# Chat Completions for Local LLM

There may be times when you want to use Guidance with a local LLM and a chat-completion API (as an alternative to using the Guidance DSL). For this, we provide an **experimental** API on the `Engine` class. This is used internally by the `Model` class as a uniform interface to LLMs loaded by both Tranasformers and LlamaCpp.

We start by loading our model:

In [1]:
import guidance
from huggingface_hub import hf_hub_download

gguf = hf_hub_download(
    repo_id="microsoft/Phi-3-mini-4k-instruct-gguf",
    filename="Phi-3-mini-4k-instruct-q4.gguf",
)

# Define the model we will use
# lm = guidance.models.LlamaCpp(gguf, n_gpu_layers=-1)
lm = guidance.models.Transformers("microsoft/Phi-3-mini-4k-instruct")

Loading checkpoint shards:   0%|          | 0/2 [00:00<?, ?it/s]

gpustat is not installed, run `pip install gpustat` to collect GPU stats.

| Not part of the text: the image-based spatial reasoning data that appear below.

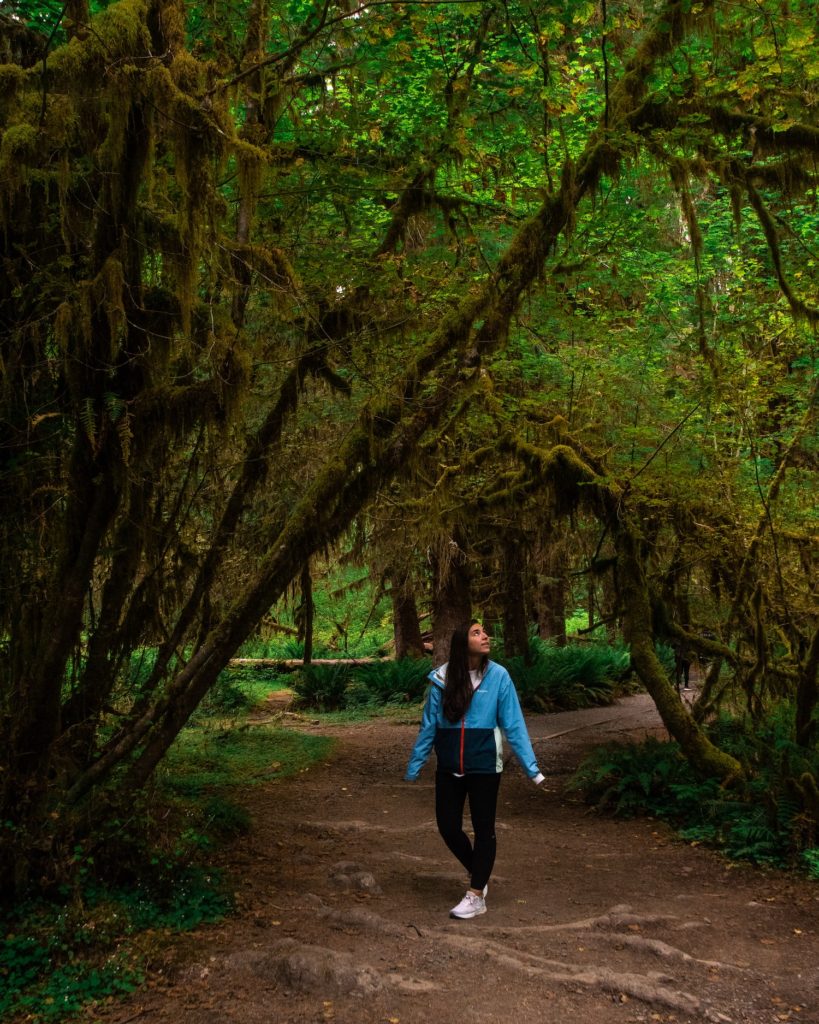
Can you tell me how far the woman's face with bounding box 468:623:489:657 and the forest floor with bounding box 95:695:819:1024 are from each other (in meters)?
1.77

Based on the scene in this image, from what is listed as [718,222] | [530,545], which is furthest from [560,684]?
[718,222]

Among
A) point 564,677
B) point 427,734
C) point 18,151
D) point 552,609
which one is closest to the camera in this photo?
point 18,151

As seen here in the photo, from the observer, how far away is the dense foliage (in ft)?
17.4

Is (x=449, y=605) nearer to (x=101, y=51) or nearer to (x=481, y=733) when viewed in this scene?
(x=481, y=733)

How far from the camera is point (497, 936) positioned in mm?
5465

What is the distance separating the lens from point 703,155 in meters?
7.91

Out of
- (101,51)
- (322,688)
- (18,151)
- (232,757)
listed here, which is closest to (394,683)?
(322,688)

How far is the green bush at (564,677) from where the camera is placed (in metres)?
17.3

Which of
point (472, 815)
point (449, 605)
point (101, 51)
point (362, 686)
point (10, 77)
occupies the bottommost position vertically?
point (362, 686)

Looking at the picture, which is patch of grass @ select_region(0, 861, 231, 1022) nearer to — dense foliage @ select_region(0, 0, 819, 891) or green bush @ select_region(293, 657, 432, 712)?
dense foliage @ select_region(0, 0, 819, 891)

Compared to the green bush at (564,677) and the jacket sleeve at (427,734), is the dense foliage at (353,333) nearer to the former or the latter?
the jacket sleeve at (427,734)

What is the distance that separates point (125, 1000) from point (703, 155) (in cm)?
792

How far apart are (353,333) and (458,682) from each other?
337 centimetres

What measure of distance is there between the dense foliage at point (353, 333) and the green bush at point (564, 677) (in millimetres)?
4667
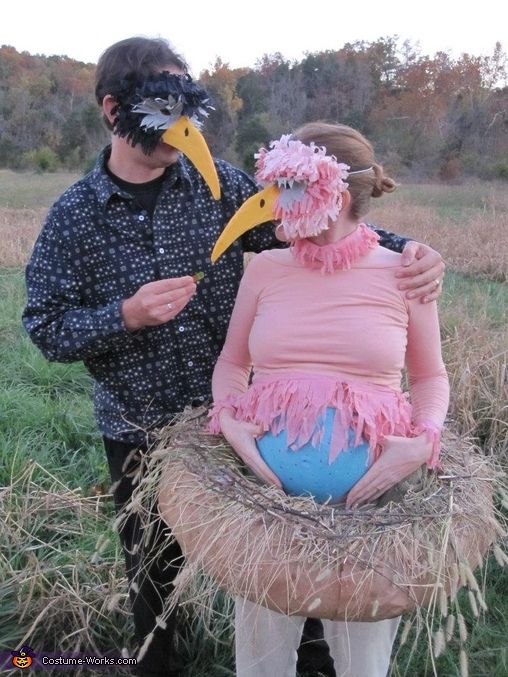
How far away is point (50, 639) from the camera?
2535 mm

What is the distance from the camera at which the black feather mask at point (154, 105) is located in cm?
178

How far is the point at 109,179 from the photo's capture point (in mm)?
1937

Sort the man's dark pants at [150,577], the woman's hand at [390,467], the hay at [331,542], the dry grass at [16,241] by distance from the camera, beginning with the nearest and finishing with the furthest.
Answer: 1. the hay at [331,542]
2. the woman's hand at [390,467]
3. the man's dark pants at [150,577]
4. the dry grass at [16,241]

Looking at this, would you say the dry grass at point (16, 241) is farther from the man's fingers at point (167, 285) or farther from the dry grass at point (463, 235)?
the man's fingers at point (167, 285)

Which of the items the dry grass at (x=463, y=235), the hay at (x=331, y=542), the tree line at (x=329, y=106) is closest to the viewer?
the hay at (x=331, y=542)

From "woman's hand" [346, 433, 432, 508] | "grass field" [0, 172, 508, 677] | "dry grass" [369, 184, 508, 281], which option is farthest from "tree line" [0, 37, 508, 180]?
"woman's hand" [346, 433, 432, 508]

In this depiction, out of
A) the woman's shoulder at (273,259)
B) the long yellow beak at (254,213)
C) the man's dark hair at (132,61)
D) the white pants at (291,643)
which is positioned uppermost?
the man's dark hair at (132,61)

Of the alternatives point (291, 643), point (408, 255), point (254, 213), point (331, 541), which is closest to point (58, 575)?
point (291, 643)

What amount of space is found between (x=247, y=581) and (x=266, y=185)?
909 mm

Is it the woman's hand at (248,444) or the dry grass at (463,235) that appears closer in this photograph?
the woman's hand at (248,444)

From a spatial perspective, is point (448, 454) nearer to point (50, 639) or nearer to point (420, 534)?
point (420, 534)

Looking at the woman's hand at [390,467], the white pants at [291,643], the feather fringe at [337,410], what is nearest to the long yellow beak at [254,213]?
the feather fringe at [337,410]

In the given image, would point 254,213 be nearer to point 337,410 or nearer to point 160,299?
point 160,299

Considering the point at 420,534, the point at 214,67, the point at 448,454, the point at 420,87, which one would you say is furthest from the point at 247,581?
the point at 420,87
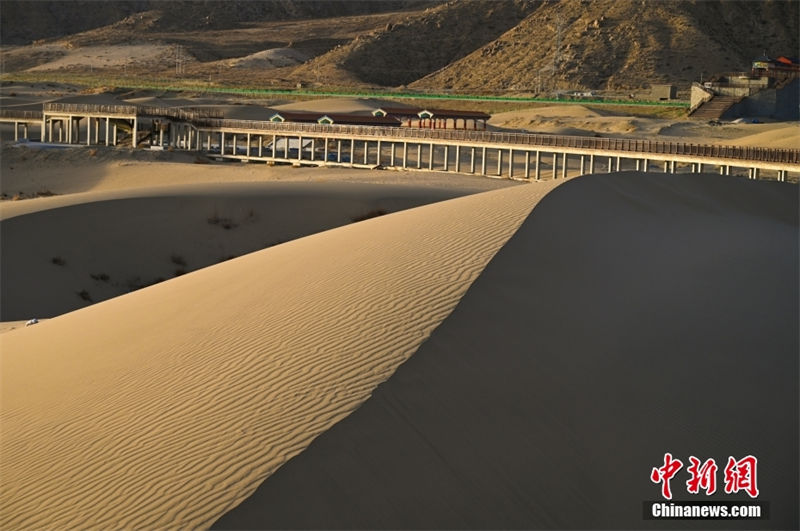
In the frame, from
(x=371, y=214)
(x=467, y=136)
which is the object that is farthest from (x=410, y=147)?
(x=371, y=214)

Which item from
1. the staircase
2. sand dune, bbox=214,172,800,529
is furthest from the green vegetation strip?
sand dune, bbox=214,172,800,529

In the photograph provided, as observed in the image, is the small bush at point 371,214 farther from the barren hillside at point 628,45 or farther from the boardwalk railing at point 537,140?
the barren hillside at point 628,45

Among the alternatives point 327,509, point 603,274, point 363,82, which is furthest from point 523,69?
point 327,509

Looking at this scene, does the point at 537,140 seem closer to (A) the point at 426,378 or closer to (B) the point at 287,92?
(A) the point at 426,378

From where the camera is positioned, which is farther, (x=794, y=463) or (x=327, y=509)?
(x=794, y=463)

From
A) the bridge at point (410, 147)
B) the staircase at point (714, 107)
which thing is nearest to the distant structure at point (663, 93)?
the staircase at point (714, 107)

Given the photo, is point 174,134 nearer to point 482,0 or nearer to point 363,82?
point 363,82

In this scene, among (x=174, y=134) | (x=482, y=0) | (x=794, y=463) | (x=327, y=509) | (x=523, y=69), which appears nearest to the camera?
(x=327, y=509)

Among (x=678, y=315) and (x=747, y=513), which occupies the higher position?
(x=678, y=315)
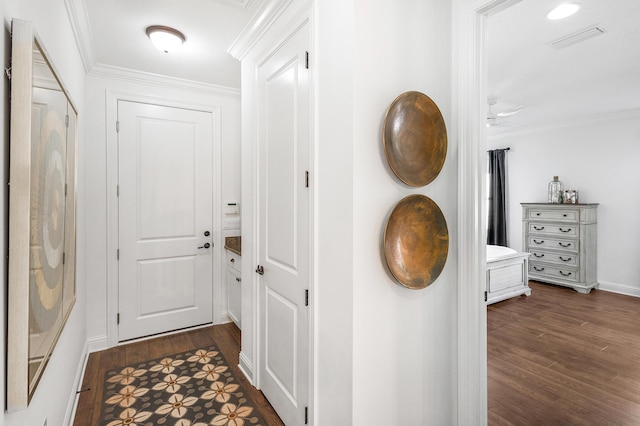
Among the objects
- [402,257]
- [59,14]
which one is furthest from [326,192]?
[59,14]

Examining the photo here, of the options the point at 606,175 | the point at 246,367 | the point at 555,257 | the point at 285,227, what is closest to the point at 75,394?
the point at 246,367

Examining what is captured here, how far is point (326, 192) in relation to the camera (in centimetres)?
154

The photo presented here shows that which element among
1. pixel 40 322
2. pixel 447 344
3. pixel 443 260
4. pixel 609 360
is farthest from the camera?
pixel 609 360

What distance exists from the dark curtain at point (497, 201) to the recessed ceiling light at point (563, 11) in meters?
4.46

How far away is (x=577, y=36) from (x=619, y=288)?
430 cm

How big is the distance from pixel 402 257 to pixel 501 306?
12.0 ft

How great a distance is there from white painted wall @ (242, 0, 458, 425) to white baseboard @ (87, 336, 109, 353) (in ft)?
7.78

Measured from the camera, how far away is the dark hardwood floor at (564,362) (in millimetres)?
2189

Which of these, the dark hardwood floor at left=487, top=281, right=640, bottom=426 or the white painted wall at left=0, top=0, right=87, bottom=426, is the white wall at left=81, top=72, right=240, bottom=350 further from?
the dark hardwood floor at left=487, top=281, right=640, bottom=426

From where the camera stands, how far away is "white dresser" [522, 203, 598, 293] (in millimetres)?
4953

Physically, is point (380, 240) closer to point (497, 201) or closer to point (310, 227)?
point (310, 227)

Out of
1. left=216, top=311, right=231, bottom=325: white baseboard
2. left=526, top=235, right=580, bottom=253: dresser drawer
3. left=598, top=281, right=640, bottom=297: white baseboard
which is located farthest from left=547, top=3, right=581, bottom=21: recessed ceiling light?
left=598, top=281, right=640, bottom=297: white baseboard

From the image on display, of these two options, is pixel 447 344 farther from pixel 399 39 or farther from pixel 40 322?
pixel 40 322

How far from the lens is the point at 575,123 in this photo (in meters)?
5.29
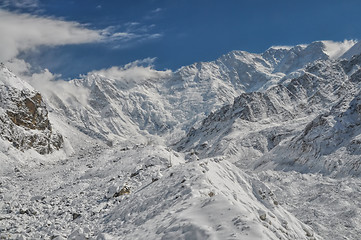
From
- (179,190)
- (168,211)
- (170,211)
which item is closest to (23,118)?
(179,190)

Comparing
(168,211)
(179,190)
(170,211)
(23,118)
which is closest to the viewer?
(170,211)

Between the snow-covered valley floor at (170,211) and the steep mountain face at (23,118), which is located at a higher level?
the steep mountain face at (23,118)

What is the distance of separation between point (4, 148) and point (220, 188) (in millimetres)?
100228

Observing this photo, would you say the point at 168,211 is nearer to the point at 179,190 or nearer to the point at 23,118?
the point at 179,190

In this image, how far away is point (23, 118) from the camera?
133500 millimetres

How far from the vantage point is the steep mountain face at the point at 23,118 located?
121 m

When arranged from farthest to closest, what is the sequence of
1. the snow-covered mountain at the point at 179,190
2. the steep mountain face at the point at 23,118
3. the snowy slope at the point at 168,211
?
the steep mountain face at the point at 23,118 → the snow-covered mountain at the point at 179,190 → the snowy slope at the point at 168,211

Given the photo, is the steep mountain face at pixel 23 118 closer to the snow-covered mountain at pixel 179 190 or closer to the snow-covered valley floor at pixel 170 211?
the snow-covered mountain at pixel 179 190

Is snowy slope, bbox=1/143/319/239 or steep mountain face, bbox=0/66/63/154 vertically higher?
steep mountain face, bbox=0/66/63/154

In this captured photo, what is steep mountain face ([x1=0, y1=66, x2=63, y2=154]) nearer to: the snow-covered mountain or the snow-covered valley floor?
the snow-covered mountain

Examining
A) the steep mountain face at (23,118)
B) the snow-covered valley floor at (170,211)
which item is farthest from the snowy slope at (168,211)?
the steep mountain face at (23,118)

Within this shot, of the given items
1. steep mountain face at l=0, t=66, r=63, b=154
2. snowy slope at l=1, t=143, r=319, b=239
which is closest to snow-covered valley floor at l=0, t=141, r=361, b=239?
snowy slope at l=1, t=143, r=319, b=239

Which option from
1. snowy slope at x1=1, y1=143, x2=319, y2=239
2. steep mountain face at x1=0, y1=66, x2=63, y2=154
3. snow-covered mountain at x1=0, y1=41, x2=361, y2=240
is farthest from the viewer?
steep mountain face at x1=0, y1=66, x2=63, y2=154

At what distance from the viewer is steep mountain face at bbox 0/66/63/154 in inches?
4756
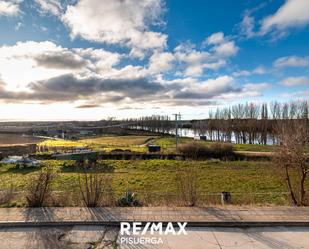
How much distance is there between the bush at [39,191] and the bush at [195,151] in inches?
960

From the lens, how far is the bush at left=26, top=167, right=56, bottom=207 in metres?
5.62

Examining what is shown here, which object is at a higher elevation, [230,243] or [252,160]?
[230,243]

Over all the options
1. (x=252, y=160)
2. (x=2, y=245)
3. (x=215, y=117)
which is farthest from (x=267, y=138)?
(x=2, y=245)

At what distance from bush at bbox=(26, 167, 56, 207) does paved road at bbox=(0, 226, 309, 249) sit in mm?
1189

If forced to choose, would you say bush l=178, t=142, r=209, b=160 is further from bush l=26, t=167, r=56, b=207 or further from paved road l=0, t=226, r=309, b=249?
paved road l=0, t=226, r=309, b=249

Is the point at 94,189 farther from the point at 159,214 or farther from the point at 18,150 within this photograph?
the point at 18,150

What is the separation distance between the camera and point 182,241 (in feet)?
13.0

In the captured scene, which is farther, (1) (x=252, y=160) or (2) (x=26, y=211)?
(1) (x=252, y=160)

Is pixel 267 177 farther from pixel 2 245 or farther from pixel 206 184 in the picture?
pixel 2 245

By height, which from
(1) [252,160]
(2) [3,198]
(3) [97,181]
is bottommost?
(1) [252,160]

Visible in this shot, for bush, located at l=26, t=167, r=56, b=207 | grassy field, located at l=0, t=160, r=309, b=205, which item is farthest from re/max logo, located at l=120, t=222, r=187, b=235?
grassy field, located at l=0, t=160, r=309, b=205

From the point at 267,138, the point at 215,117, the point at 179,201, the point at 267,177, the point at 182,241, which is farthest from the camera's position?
the point at 215,117

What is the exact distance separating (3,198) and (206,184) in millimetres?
12328

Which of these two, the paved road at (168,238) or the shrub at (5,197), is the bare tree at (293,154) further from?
the shrub at (5,197)
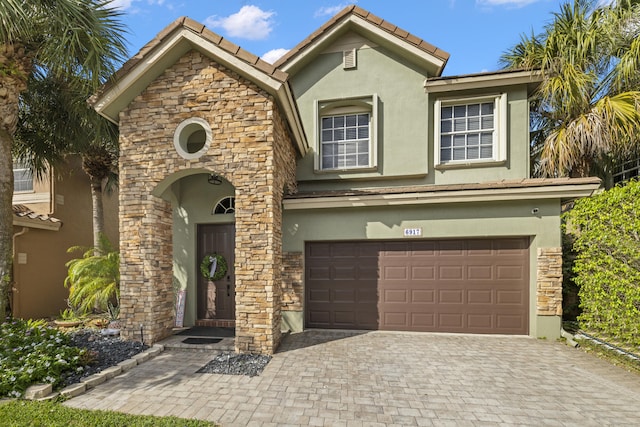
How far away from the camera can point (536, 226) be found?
684 cm

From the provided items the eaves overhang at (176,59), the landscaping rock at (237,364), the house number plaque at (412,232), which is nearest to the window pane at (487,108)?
the house number plaque at (412,232)

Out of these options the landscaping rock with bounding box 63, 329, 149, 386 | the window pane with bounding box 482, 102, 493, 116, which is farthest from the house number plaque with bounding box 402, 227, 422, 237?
the landscaping rock with bounding box 63, 329, 149, 386

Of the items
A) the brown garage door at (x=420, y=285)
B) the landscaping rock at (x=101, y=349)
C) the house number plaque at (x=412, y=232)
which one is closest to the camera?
the landscaping rock at (x=101, y=349)

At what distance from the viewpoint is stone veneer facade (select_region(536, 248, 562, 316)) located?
6.71 m

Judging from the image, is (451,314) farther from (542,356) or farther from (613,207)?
(613,207)

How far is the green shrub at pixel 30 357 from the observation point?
4.20 meters

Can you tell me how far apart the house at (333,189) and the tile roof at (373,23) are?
0.18ft

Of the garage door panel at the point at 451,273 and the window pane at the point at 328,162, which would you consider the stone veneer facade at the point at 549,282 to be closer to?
Result: the garage door panel at the point at 451,273

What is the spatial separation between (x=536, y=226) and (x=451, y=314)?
2.95 m

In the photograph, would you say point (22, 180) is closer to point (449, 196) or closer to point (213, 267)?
point (213, 267)

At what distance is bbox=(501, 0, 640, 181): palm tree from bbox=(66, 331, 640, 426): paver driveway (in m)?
5.29

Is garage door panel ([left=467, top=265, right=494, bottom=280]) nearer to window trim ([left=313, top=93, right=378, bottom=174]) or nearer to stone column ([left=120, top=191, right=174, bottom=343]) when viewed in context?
window trim ([left=313, top=93, right=378, bottom=174])

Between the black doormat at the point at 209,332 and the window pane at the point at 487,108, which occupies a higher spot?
the window pane at the point at 487,108

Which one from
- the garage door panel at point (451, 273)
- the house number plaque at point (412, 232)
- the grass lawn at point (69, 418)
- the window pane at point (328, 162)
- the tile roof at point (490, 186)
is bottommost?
the grass lawn at point (69, 418)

Now, set up a simple conversation as one would for a remote endpoint such as the OpenAI API:

In [2]:
messages = [
    {
        "role" : "user",
        "content": "Tell me about yourself"
    }
]

Define the Lark grammar which we wish to apply:

In [3]:
grammar = """%llguidance {}

start: "My name is " name " and my motto is " motto
name[capture="name", temperature=1.0]: NAME
motto[capture="motto", temperature=0.7]: MOTTO
NAME: "Phi-3, the Magnificent"
    | "Phi-3, the Terrible"
    | "Phi-3, the Great"
    | "Phi-3, the Conqueror"
MOTTO: "Look on my works ye mighty, and despair"
    | "Apres moi, le deluge"
    | "Alea iacta est"
    | "Apres moi, le table"
"""

Grab the `engine` object out of the Model. Note that this is only going to work for local models (basically, Models contain Interpreters, but only the local Interpreters then contain an engine).

In [4]:
engine = lm._interpreter.engine

Call the experimental `chat_completion` method, supplying the conversation, grammar, and optionally some tools. These are all rendered with the model's chat template before inferencing. In response, we get the completion text and a dictionary of captures:

In [5]:
completion, captures = engine.chat_completion(messages, grammar, tools=None)



See the results:

In [6]:
print(f"{completion=}")

completion='My name is Phi-3, the Magnificent and my motto is Apres moi, le deluge'


In [7]:
for k, v in captures.items():
    print(f"{k} : {v}")

name : Phi-3, the Magnificent
motto : Apres moi, le deluge


There is also a streaming version of this API. Again this is an **experimental** API and is subject to change.